Loosen your shoulders and neck. Because the top of my spine is screwed up (love that C2!), I see a physiotherapist regularly. Recently, she’s been working on my shoulders and upper back, and my chest has felt a lot looser – the costo has been more manageable. Get a semi-regular massage or treatment for solid shoulders/upper back may help prevent a flare.
When we are stressed, upset or angry, we close our posture in around our core. We slouch, our head falls forward under the weight of our stress. We breathe shallowly, and hold a lot of tension. We sleep poorly. This is the ideal body and mind state to trigger a costochondritis flare.
Plus, it means we deal worse with the flare when it happens.
Over time, work to reduce the stressors in your life – appointments, work or study load, toxic friends, debt, social ‘demands’ (not the things you really enjoy), other tasks or things you hate. Reduce clutter – it reduces stress! Keep your home clean with a basic cleaning routine, spread out over the week.
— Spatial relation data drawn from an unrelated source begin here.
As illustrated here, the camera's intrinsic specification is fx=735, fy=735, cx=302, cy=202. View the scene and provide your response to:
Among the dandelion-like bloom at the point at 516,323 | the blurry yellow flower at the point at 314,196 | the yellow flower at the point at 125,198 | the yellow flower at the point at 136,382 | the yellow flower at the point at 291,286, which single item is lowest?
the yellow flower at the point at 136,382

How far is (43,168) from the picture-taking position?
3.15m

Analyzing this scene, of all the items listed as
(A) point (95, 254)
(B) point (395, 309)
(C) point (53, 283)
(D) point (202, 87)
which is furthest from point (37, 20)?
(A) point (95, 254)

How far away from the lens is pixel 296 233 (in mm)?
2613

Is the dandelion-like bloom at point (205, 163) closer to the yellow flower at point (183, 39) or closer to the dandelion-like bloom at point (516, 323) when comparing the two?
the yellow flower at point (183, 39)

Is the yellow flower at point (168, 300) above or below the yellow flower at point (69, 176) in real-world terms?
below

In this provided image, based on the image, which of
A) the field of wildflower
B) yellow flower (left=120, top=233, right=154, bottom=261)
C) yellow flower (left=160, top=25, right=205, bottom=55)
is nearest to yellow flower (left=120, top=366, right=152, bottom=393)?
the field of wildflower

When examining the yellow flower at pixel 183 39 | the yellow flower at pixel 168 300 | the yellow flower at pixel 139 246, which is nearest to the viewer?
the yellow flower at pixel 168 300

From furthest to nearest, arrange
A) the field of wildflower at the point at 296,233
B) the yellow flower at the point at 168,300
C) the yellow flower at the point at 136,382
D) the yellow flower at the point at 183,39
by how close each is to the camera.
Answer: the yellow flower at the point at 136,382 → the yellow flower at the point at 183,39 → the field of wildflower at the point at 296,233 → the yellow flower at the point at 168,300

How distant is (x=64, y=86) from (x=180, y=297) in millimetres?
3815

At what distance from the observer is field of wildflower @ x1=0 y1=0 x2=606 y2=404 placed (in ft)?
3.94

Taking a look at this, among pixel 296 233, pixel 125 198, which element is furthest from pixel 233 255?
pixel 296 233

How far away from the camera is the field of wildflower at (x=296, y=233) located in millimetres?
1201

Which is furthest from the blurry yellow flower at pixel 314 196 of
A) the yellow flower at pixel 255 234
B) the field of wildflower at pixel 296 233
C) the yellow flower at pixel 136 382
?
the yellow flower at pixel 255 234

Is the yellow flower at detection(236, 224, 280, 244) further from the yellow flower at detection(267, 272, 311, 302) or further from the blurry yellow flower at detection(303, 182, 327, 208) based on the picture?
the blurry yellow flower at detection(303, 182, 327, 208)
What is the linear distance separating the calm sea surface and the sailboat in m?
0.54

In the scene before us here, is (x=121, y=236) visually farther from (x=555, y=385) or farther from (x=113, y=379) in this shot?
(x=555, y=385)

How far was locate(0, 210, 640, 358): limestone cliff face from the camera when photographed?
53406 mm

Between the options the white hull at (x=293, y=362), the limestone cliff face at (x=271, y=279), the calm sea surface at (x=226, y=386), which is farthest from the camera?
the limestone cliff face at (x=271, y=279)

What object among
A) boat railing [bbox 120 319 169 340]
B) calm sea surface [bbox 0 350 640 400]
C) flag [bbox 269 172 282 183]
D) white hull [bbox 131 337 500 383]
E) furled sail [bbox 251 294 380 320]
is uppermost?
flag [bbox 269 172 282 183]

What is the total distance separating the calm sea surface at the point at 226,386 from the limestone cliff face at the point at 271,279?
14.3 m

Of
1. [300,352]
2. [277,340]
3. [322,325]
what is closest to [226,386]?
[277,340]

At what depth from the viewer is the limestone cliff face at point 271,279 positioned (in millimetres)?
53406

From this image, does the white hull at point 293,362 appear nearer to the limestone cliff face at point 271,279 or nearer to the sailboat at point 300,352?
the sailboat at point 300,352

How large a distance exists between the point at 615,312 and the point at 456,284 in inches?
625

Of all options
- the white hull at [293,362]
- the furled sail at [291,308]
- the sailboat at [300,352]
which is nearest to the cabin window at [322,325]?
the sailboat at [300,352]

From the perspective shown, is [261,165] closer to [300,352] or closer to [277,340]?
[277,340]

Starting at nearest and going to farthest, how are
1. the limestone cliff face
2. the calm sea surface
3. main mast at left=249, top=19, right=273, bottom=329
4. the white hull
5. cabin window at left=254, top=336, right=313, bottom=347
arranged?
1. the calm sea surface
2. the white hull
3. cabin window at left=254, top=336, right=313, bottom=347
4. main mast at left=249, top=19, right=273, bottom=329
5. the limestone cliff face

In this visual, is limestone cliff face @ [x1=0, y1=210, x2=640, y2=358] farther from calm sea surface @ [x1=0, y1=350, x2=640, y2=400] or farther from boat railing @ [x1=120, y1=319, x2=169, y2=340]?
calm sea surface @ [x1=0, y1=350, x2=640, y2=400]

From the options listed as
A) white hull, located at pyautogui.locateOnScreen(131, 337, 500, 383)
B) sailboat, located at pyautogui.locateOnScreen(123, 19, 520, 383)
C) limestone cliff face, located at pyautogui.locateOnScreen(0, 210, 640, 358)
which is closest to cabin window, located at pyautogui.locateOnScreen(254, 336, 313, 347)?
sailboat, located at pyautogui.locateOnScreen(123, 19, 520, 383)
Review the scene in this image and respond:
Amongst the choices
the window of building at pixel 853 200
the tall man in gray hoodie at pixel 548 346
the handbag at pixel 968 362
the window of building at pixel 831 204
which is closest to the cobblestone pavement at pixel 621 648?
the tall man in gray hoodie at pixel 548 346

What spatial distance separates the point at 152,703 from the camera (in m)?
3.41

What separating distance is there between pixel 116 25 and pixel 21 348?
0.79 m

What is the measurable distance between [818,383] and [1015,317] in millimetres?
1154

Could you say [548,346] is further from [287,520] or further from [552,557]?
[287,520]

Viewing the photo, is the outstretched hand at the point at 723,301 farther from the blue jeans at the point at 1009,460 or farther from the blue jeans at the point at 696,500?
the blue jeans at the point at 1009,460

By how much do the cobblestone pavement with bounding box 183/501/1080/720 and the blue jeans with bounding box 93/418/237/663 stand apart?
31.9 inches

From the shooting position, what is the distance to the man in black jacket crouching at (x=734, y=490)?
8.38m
Establish some new relaxing habits
- Meditation has been shown to reduce pain.
- Go for a walk, preferably in a nature-rich area, . This is both relaxing and improves blood flow (and healing).
- Take up a gentle hobby that relaxes your mind yet doesn’t physically over-stress your body.
- Try a relaxing night-time ritual to get more sleep – a bath, no screens, and a relaxing scent.
Your costochondritis hacks?
What things do you do that can drastically reduce or stop a flare? Or prevent one from happening?